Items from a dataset
++++++++

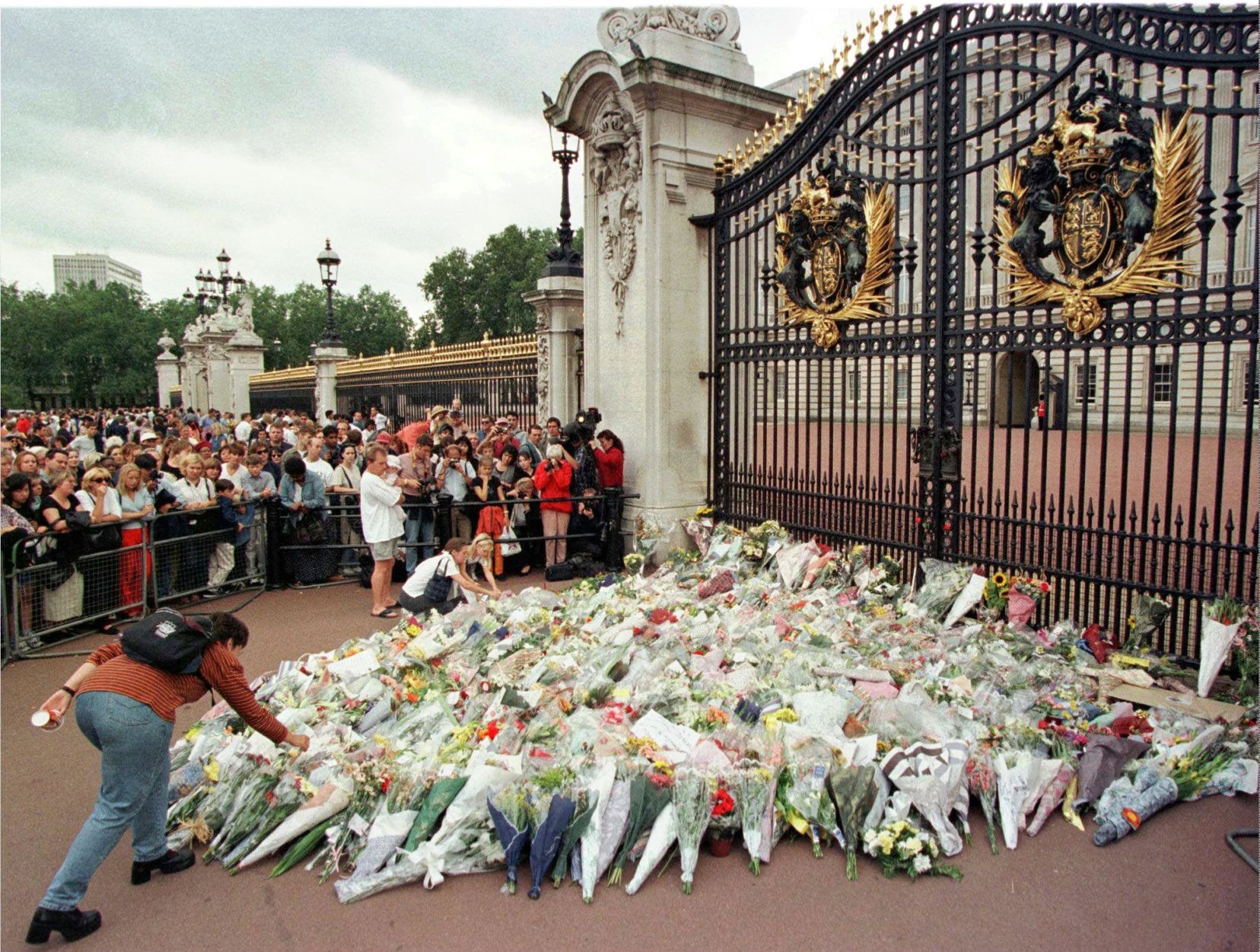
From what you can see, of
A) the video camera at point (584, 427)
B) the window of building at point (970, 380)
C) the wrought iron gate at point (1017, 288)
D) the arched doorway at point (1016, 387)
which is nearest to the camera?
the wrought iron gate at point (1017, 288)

++++++++

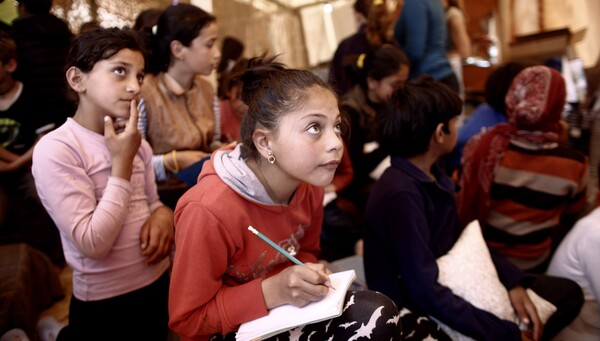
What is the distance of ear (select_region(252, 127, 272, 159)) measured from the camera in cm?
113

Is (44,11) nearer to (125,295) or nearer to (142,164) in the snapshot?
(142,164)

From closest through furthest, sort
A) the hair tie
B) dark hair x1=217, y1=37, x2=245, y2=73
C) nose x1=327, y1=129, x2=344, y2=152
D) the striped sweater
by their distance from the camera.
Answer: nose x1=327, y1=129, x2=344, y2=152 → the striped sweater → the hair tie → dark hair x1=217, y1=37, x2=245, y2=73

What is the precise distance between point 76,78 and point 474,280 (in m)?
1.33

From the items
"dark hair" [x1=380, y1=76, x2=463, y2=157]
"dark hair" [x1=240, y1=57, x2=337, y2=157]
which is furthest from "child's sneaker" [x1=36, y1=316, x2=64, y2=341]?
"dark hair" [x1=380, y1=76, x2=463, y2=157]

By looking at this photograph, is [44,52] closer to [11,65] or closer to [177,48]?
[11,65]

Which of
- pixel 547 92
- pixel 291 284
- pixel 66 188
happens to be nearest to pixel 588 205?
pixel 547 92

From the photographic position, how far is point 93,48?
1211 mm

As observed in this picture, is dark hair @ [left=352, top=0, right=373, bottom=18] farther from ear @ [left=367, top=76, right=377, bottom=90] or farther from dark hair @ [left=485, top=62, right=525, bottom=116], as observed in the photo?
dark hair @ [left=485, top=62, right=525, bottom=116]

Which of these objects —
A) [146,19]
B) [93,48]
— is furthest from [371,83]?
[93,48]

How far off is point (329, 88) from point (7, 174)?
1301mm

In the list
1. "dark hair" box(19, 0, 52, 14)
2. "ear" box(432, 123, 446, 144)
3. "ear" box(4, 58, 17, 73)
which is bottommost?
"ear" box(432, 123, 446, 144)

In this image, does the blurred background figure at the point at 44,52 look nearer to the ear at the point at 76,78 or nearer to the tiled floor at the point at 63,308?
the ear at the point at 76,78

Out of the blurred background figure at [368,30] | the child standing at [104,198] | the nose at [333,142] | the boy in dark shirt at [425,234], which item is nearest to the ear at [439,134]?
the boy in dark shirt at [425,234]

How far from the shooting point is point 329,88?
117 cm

++++++++

__TASK TO CARRY OUT__: Find each line in the data above that contains the word "furthest", and copy every one of them.

__EXERCISE SOLUTION__:
From closest through furthest, sort
which is furthest from "child's sneaker" [x1=36, y1=316, x2=64, y2=341]?
— is furthest from [371,83]?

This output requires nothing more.